What is the maximum packet size for a TCP connection?

This question is also somewhat ambiguous, but for a different reason: the size of IP packets that a TCP stack uses to send data is chosen by the stack itself, and the user or application writing to the socket has very little control over packet-sizes. TCP stacks are free to:

  • Amalgamate multiple small chunks of data written separately to the socket into a single IP packet; and
  • Segment a single large block of data written once to the socket into multiple IP packet.

The user can set the TCP_NODELAY option on a socket as a hint to the stack that it should avoid the first behaviour and send every write to the socket immediately in a separate packet, but there is no way to disable the latter behaviour. In particular, the TCP stack will do its very best to avoid fragmentation, and sending IP packets that exceed the MTU will result in fragmentation.

Generally TCP will do an excellent job of using the largest packet size possible to minimize the overheads of IP and TCP headers, while avoiding fragmentation. TCP implementations typically start with the MTU of the interface as the limit to respect to avoid fragmentation; however, a link on the route the receiver may have a smaller MTU. To detect this, TCP generally sets the DF (don’t fragment) flag in the IP header which should result in the device with the smaller MTU sending back an ICMP message to this effect (specifically a Destination Unreachable message with code 4). In response to this, the sender will reduce its maximum segment size to avoid the need for fragmentation.

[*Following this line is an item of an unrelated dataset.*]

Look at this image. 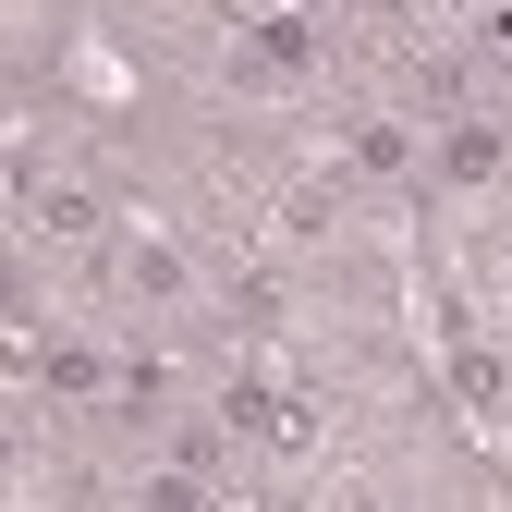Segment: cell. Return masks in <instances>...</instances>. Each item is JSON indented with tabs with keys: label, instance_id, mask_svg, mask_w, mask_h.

Note that it is possible for this mechanism to run into problems: some devices are configured not to send ICMP messages, and some firewalls will block all ICMP traffic. In this case, the TCP connection will get established, since the packets used in the three-way handshake are (almost certainly) no bigger than the path MTU; any small application control packets will likely be successfully transferred, but as soon as bulk data starts to flow, the sender will use segments as large as allowed by the local MTU. Once these hit the link with the smaller MTU, the DF flag means they will not be forwarded, but the lack of ICMP messages means the sender gets no indication of this, and the packets disappear into a black hole.

In short, the maximum packet-size that TCP will use is limited by the path MTU.